Work instructions —
Transcribe the passage of the VCAT appeals excerpt starting with "[17]Ibid, 39 [29]." and going on through "21, 26 [15].".

Source excerpt —
Section 148(2A) of the VCAT Act also requires an applicant to demonstrate that the appeal has a real prospect of success. The wording of this test under s 148(2A) is similar to the test applicable to applications for summary judgment under s 63(1) of the Civil Procedure Act 2010 (Vic) (CPA). Under s 63 of the CPA, the court must be satisfied that the claim, a defence or a counter claim, has ‘no real prospect of success’. Noting the similar wording, I am guided by the Court of Appeal’s consideration of s 63 of the CPA in Lysaght Building Solutions Pty Ltd v Blanalko Pty Ltd:[16]
[There must be] a “real“ as opposed to a “fanciful“ chance of success; that the “real chance of success“ test is to some degree a more liberal test than the “hopeless“ or “bound to fail” test; and that, as the law is at present understood, the real chance of success test permits of the possibility that there may be cases, yet to be identified, in which it appears that, although the respondent’s case is not “hopeless“ or “bound to fail”, it does not have a real prospect of succeeding.[17]
[16]Lysaght Building Solutions Pty Ltd v Blanalko PtyLtd (2013) 42 VR 27.
[17]Ibid, 39 [29].
If leave to appeal a VCAT decision is granted, the appeal must be made on a question of law. It is not a merits review. Further, it is worth noting that in such an appeal the Court ‘is not entitled to enter into the fact finding exercise which the legislature has deliberately entrusted to a specialist tribunal.’[18]
[18]Boucher v Dandenong Rangers Steiner School (2005) 145 LGERA 21, 26 [15].
I am also mindful of the sentiments recently expressed by Croft J in Krajcar v Eastern Central Real Estate (Krajcar),[19] that it ‘is clear from the authorities…that the role of a specialist tribunal, such as VCAT, is not to be usurped by the Court and that a decision of such a tribunal is not to be interfered with absent a vitiating error of law.’[20]
[19][2022] VSC 173.

Raw data —

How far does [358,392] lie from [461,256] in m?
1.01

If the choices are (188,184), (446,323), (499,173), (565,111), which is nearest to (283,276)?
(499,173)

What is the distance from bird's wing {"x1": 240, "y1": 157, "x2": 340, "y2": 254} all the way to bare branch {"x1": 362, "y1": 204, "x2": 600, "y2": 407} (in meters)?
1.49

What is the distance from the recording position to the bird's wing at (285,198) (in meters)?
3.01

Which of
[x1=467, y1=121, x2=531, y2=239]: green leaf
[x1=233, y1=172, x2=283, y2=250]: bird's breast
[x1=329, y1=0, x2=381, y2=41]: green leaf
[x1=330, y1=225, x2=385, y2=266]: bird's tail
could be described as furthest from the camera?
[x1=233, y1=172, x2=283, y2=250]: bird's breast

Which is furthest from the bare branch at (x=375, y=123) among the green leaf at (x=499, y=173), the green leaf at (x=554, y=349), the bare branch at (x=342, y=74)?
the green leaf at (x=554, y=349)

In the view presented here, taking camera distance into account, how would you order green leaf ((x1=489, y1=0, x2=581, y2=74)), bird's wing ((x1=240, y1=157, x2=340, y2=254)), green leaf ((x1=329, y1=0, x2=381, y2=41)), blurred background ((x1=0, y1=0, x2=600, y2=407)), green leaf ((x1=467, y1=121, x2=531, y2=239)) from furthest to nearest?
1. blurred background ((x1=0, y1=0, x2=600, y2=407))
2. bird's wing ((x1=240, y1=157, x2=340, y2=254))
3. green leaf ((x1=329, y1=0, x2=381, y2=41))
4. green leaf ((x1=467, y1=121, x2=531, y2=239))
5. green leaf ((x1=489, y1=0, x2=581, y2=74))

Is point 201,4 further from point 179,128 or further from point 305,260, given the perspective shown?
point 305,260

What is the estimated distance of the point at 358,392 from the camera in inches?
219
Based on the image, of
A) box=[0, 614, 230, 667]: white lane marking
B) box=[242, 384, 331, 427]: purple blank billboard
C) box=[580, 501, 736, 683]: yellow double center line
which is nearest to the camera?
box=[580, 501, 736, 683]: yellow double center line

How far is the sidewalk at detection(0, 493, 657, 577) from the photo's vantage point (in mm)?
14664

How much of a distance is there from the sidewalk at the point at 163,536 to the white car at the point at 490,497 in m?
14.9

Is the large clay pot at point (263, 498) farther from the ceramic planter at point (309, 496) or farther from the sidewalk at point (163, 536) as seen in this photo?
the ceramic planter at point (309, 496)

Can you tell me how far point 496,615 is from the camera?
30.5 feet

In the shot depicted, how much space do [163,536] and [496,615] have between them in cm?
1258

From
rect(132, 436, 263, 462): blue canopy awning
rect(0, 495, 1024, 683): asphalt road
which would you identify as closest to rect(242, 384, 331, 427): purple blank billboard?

Exercise answer —
[17]Ibid, 39 [29].
If leave to appeal a VCAT decision is granted, the appeal must be made on a question of law. It is not a merits review. Further, it is worth noting that in such an appeal the Court ‘is not entitled to enter into the fact finding exercise which the legislature has deliberately entrusted to a specialist tribunal.’[18]
[18]Boucher v Dandenong Rangers Steiner School (2005) 145 LGERA 21, 26 [15].